◆ **BRIEF**
Write out the lines below exactly, beginning at the one with "Proceso de cocina - csp8093962" and stopping after the one with "Amazon.com: FreshRags Star"; the pictures are not copied.

◆ **RECORD EXCERPTS**
● ● ●

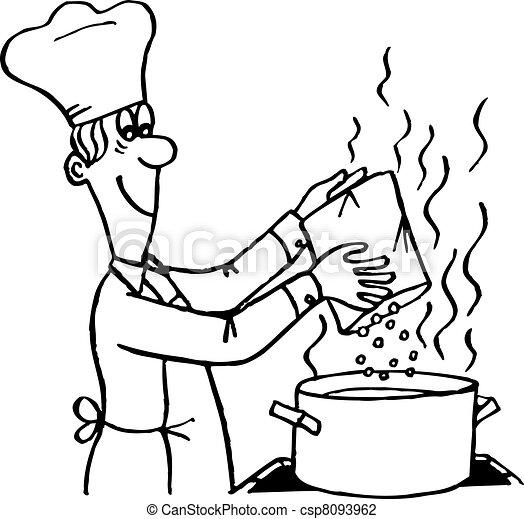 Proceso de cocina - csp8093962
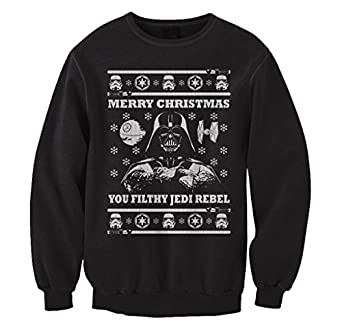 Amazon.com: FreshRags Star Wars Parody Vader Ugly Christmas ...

● ● ●

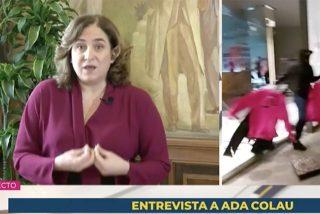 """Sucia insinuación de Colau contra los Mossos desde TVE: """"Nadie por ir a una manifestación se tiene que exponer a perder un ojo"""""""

● ● ●

◆ **OUTPUT FOR THIS TASK**
 Proceso de cocina - csp8093962
 Amazon.com: FreshRags Star Wars Parody Vader Ugly Christmas ...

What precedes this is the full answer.